------ Texto do exercício ------
Estudo aponta que, desde janeiro, classes AB e C perderam espaço na economia; analista atribui fato à queda do PIB no 4º tri

Especialista diz, no entanto, que amostra é pequena e que não se pode falar em retomada da tendência de expansão da desigualdade

DENISE MENCHEN

DA SUCURSAL DO RIO

A desigualdade social brasileira, em queda desde o início da década, mudou de trajetória com o agravamento dos efeitos da crise econômica global sobre o país, desde outubro passado.

Usado como referência para mensurar a concentração de renda de uma sociedade, o índice de Gini chegou a 0,571 em fevereiro, depois de ter atingido o piso de 0,560 em meados de 2008. O índice varia de zero a 1, sendo que zero representa a distribuição igualitária e 1, a concentração máxima.
------ Dados de origem ------
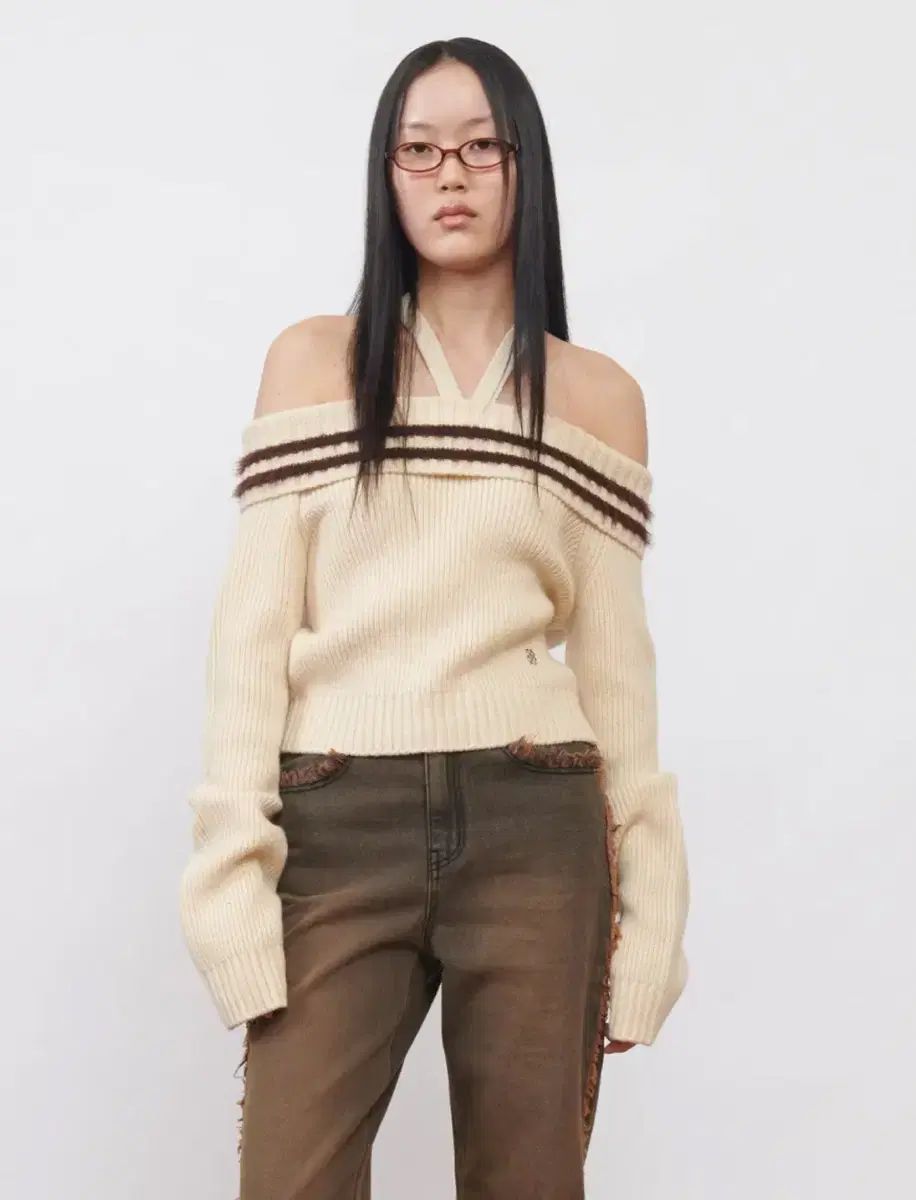 標準Tied Off-Shoulder Knit Top 小売 Ivory s Off Shoulder Knitted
------
• _Exercícios_
A: No texto sobre a desigualdade, reescreva o trecho que começa em "DENISE MENCHEN" e vai até "a concentração máxima.", trocando "crise econômica global" por "turbulência financeira mundial".
B: Segundo o texto sobre a desigualdade, qual foi o valor do índice de Gini em fevereiro?
C: Continue o texto sobre a desigualdade social no Brasil a partir de onde ele termina.
Não é preciso usar a listagem.

• _Respostas numeradas_
A:
DENISE MENCHEN

DA SUCURSAL DO RIO

A desigualdade social brasileira, em queda desde o início da década, mudou de trajetória com o agravamento dos efeitos da turbulência financeira mundial sobre o país, desde outubro passado.

Usado como referência para mensurar a concentração de renda de uma sociedade, o índice de Gini chegou a 0,571 em fevereiro, depois de ter atingido o piso de 0,560 em meados de 2008. O índice varia de zero a 1, sendo que zero representa a distribuição igualitária e 1, a concentração máxima.

B: 0,571.

C:
Os dados constam do estudo “Crônica da Crise: Ressaca e Resiliência Recentes”, baseado na renda do trabalho medida pela Pesquisa Mensal do Emprego, do IBGE. Divulgada ontem, a publicação mostra que o movimento mais brusco na desigualdade ocorreu em janeiro, quando, segundo o economista Marcelo Neri, da FGV (Fundação Getulio Vargas), “a crise chegou ao brasileiro comum”.

Ele diz que, naquele mês, não foi apenas a classe AB que perdeu participação na estrutura social brasileira, o que vinha ocorrendo desde setembro de 2008. Também a classe C teve sua participação reduzida, em 2,2%. Em contrapartida, as classes D e E, em queda contínua desde fevereiro de 2003, voltaram a ganhar espaço. A participação delas cresceu, respectivamente, 3% e 6,7%, no que o pesquisador chamou de “ressaca de janeiro”.

“A gangorra se inverteu”, afirma Neri, que atribuiu o cenário à queda do PIB no quarto trimestre de 2008. “A queda de 3,6% chegou um pouco defasada à renda do brasileiro”, diz. No estudo, encaixam-se na faixa AB quem tem renda domiciliar total acima de R$ 4.807. Na C, quem tem renda entre R$ 1.115 e R$ 4.807; na D, entre R$ 804 e R$ 1.115; e, na E, quem tem renda de até R$ 804.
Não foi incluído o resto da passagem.